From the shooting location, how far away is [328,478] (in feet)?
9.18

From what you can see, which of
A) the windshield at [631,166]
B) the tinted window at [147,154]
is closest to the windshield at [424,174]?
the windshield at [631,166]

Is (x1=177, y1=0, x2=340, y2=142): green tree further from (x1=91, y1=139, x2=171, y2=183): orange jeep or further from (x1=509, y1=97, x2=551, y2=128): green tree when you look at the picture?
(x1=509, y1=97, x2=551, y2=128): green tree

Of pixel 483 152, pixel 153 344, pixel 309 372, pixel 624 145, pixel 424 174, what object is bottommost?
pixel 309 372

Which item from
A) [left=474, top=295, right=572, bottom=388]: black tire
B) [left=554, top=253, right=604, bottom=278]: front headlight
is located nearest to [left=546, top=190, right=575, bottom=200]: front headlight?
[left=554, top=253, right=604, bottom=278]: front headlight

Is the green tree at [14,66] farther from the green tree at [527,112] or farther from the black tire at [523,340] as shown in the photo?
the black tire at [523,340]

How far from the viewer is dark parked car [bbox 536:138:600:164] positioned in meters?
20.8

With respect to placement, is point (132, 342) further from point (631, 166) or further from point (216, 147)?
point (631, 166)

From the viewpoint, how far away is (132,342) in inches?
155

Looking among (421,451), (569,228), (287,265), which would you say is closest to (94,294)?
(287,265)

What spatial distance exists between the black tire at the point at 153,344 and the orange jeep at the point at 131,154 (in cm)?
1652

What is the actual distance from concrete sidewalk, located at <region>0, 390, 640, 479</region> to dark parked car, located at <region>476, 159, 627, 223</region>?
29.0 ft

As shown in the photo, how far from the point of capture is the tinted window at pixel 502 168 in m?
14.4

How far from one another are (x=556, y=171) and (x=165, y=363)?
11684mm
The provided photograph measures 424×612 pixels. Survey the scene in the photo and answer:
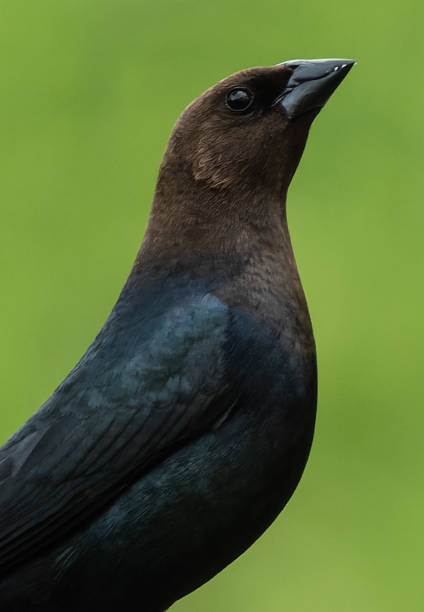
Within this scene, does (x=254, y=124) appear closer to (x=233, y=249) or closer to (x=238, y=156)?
(x=238, y=156)

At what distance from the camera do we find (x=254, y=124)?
2.64 metres

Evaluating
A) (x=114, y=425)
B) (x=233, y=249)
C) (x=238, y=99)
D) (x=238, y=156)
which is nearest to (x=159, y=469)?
(x=114, y=425)

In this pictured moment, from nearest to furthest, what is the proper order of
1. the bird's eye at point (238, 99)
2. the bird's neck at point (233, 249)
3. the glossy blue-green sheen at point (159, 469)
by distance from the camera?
the glossy blue-green sheen at point (159, 469) < the bird's neck at point (233, 249) < the bird's eye at point (238, 99)

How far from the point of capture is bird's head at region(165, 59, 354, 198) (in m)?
2.61

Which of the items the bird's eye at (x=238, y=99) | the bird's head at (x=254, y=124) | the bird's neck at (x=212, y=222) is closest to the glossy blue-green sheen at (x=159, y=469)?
the bird's neck at (x=212, y=222)

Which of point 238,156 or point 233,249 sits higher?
point 238,156

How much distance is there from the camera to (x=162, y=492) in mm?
2391

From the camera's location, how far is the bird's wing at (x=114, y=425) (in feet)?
7.95

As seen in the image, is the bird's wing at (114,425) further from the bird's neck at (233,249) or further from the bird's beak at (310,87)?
the bird's beak at (310,87)

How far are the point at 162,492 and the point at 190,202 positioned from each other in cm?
63

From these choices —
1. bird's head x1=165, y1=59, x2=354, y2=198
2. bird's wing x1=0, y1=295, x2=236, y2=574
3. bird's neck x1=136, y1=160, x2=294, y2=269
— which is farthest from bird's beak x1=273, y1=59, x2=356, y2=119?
bird's wing x1=0, y1=295, x2=236, y2=574

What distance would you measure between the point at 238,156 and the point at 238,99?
12cm

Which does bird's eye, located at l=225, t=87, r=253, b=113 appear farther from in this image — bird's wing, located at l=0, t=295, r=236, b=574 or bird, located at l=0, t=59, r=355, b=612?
bird's wing, located at l=0, t=295, r=236, b=574

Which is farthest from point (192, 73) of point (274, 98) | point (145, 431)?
point (145, 431)
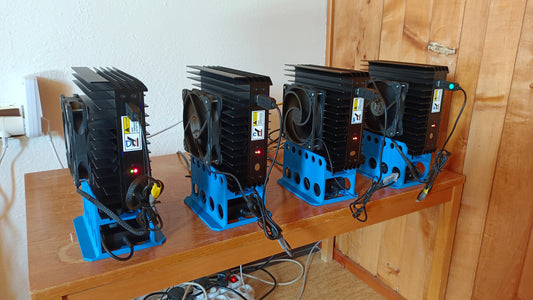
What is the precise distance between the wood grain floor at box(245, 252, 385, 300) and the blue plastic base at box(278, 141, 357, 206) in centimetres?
72

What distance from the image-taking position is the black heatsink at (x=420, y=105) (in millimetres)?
1092

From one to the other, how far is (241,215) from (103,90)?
0.43 meters

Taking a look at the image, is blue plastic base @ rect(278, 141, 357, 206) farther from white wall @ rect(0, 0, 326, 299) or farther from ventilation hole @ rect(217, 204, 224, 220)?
white wall @ rect(0, 0, 326, 299)

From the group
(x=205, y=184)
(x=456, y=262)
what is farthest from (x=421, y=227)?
(x=205, y=184)

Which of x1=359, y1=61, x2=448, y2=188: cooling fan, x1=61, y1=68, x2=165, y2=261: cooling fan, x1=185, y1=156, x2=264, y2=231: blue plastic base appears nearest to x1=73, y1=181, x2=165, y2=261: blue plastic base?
x1=61, y1=68, x2=165, y2=261: cooling fan

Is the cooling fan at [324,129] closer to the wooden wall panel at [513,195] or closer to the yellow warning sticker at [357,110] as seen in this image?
the yellow warning sticker at [357,110]

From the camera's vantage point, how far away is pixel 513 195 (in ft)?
3.81

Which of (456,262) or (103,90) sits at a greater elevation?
(103,90)

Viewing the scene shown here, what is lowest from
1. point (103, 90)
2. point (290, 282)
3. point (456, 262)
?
point (290, 282)

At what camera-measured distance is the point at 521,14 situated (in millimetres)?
1071

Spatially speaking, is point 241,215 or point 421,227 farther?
point 421,227

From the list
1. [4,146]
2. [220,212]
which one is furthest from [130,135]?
[4,146]

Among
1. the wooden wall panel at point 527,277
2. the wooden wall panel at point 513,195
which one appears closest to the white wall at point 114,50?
the wooden wall panel at point 513,195

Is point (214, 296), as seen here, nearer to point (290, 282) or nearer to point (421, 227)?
point (290, 282)
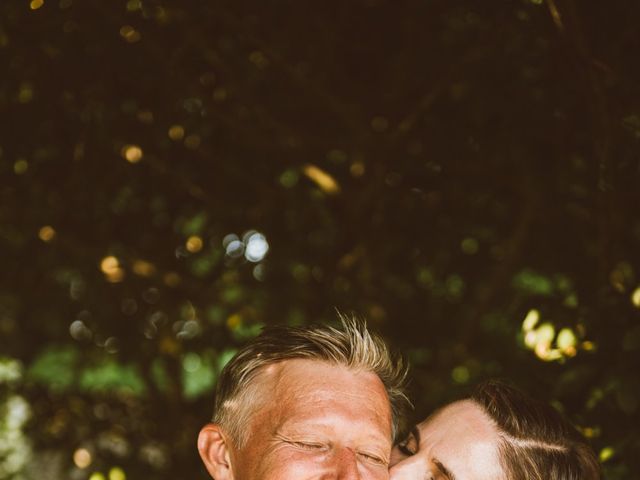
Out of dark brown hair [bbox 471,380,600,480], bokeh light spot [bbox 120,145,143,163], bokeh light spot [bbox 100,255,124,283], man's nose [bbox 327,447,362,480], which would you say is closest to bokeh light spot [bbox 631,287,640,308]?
dark brown hair [bbox 471,380,600,480]

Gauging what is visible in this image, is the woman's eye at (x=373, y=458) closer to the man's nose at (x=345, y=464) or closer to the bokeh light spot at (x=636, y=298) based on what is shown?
the man's nose at (x=345, y=464)

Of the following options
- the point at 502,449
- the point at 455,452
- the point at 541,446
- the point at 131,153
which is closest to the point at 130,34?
the point at 131,153

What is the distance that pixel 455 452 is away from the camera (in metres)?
2.94

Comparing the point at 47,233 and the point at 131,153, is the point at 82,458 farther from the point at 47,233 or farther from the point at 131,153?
the point at 131,153

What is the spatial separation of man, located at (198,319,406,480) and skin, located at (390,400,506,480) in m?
0.12

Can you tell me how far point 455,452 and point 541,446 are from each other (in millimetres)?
380

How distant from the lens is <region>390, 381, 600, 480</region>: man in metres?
2.93

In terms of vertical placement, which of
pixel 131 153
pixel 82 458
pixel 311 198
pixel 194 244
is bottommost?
pixel 82 458

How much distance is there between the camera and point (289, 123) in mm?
4879

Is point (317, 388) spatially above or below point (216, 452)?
above

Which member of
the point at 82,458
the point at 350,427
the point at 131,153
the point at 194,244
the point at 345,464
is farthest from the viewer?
the point at 194,244

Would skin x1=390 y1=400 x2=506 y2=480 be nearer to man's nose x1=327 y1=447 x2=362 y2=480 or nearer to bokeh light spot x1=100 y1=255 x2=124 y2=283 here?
man's nose x1=327 y1=447 x2=362 y2=480

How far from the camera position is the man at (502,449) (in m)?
2.93

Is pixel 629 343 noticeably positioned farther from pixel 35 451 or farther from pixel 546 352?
pixel 35 451
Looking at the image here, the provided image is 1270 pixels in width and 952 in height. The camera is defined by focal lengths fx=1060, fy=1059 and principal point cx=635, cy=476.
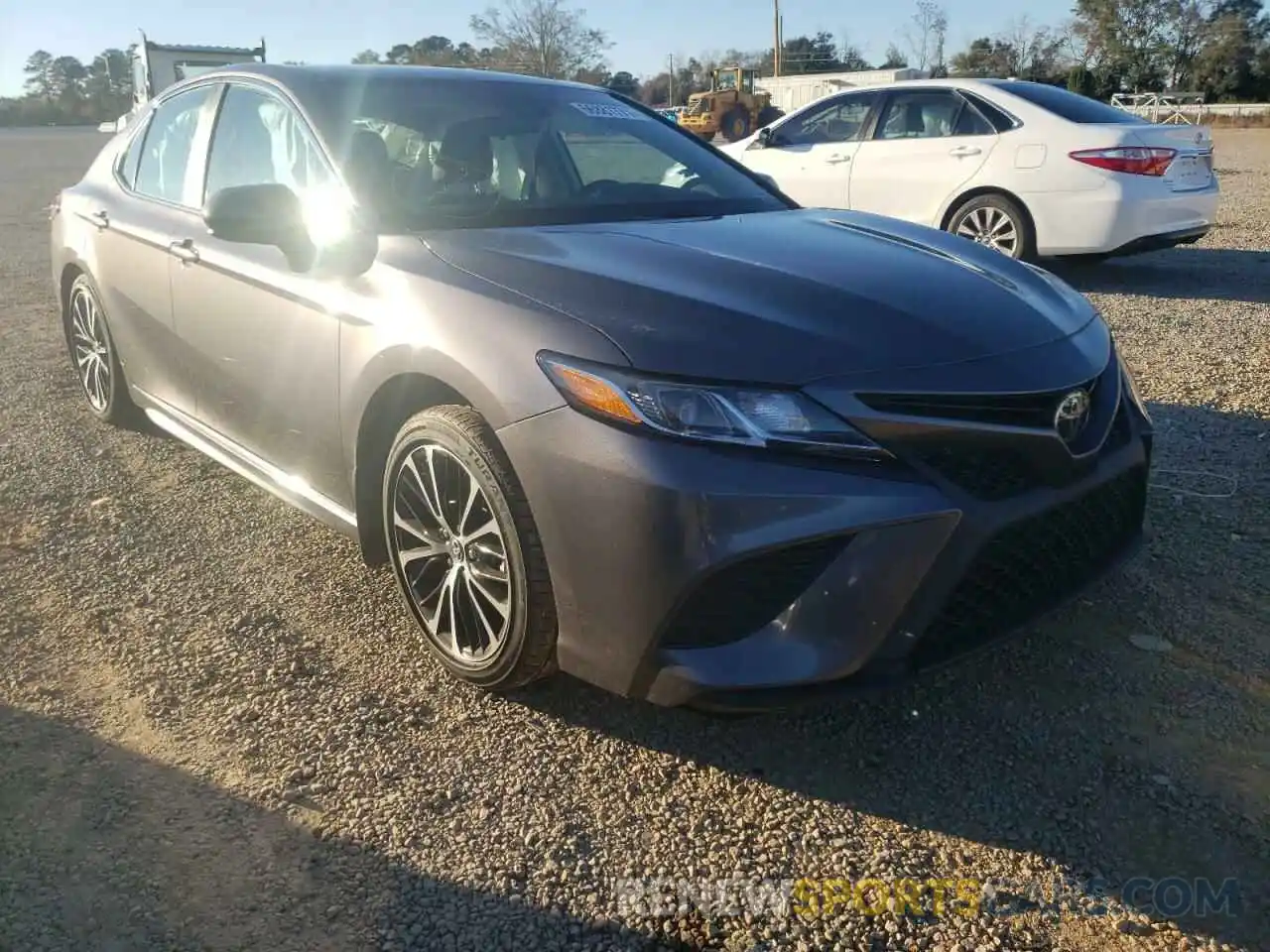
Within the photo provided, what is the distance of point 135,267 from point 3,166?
89.2 ft

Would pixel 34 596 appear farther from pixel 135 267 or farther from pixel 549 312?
pixel 549 312

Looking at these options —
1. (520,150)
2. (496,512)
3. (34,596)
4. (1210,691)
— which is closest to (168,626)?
(34,596)

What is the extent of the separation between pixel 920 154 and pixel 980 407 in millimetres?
6514

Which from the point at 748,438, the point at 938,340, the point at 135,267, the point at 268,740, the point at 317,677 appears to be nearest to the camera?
the point at 748,438

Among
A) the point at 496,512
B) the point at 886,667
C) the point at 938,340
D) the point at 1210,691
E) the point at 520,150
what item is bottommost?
the point at 1210,691

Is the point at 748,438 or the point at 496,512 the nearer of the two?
the point at 748,438

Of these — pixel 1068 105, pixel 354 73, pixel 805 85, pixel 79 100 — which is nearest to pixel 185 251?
pixel 354 73

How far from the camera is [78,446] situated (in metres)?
4.71

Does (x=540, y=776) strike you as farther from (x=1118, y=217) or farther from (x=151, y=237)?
(x=1118, y=217)

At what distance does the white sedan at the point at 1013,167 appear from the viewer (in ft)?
23.8

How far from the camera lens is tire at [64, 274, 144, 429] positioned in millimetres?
4551

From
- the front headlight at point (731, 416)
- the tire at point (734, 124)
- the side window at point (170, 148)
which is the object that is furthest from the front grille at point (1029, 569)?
the tire at point (734, 124)

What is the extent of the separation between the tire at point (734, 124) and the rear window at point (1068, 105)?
25098mm

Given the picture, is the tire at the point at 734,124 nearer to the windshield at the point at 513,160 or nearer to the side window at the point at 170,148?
the side window at the point at 170,148
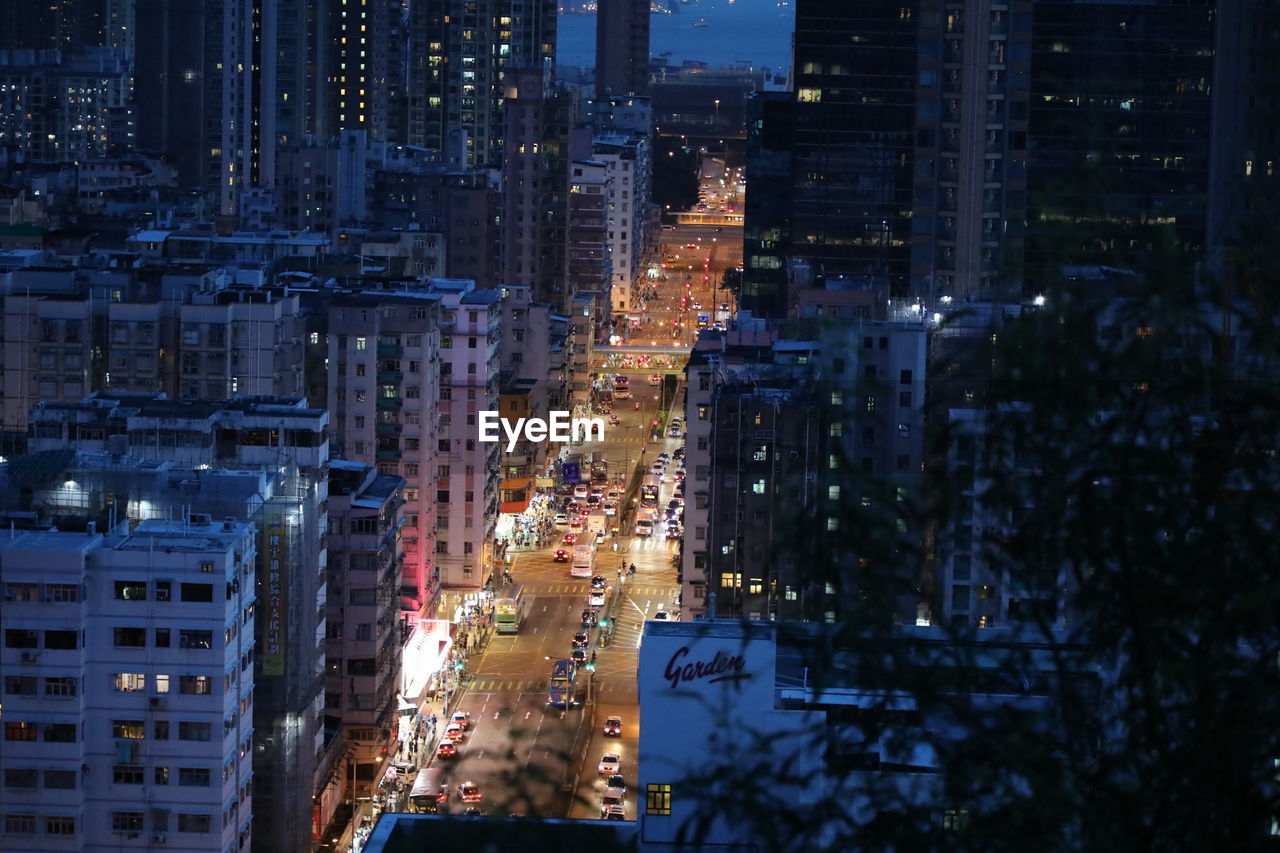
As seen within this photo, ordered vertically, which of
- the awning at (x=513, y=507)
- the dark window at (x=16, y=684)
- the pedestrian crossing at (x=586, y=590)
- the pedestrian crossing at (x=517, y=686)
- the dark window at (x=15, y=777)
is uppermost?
the dark window at (x=16, y=684)

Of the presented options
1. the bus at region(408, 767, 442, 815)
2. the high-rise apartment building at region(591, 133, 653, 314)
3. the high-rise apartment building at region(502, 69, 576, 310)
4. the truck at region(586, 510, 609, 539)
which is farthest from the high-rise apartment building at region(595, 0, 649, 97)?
the bus at region(408, 767, 442, 815)

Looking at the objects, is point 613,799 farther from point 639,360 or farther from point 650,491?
point 639,360

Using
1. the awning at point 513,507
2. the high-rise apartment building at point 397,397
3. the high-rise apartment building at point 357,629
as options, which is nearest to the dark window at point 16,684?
the high-rise apartment building at point 357,629

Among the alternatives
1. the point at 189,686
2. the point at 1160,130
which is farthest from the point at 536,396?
the point at 189,686

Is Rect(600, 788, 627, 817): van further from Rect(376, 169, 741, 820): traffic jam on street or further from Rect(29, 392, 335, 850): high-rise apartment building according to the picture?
Rect(29, 392, 335, 850): high-rise apartment building

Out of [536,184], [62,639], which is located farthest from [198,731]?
[536,184]

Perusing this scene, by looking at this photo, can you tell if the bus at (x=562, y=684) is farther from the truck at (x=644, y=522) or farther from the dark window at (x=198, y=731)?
the truck at (x=644, y=522)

:::

CHALLENGE:
With both ends included, please retype exactly the lines from the line containing "As seen within" to the final line of the data.

EXPECTED ANSWER:
As seen within this photo, ordered vertically, which of
- the awning at (x=513, y=507)
- the dark window at (x=16, y=684)
- the pedestrian crossing at (x=586, y=590)
- the pedestrian crossing at (x=517, y=686)
- the dark window at (x=15, y=777)
is uppermost?
the dark window at (x=16, y=684)

Of the presented options
1. the bus at region(408, 767, 442, 815)
2. the high-rise apartment building at region(591, 133, 653, 314)
3. the high-rise apartment building at region(502, 69, 576, 310)
4. the truck at region(586, 510, 609, 539)
which is farthest from the high-rise apartment building at region(595, 0, 649, 97)?
the bus at region(408, 767, 442, 815)

Looking at the objects, is point 613,799 farther from point 639,360 or farther from point 650,491?
point 639,360

Using
1. the awning at point 513,507
2. the high-rise apartment building at point 397,397
3. the high-rise apartment building at point 357,629
as options, which is nearest to the dark window at point 16,684?
the high-rise apartment building at point 357,629

Among the alternatives
1. the point at 189,686
2. the point at 1160,130
which is farthest from the point at 536,396?
the point at 189,686

Is Rect(600, 788, 627, 817): van further from Rect(376, 169, 741, 820): traffic jam on street or further from Rect(29, 392, 335, 850): high-rise apartment building according to the picture?
Rect(29, 392, 335, 850): high-rise apartment building

Out of [536,184], [62,639], which is located farthest from [198,731]?
[536,184]

Perusing this scene, by looking at this photo, can you tell if the bus at (x=562, y=684) is farther from the truck at (x=644, y=522) or farther from the dark window at (x=198, y=731)?
the truck at (x=644, y=522)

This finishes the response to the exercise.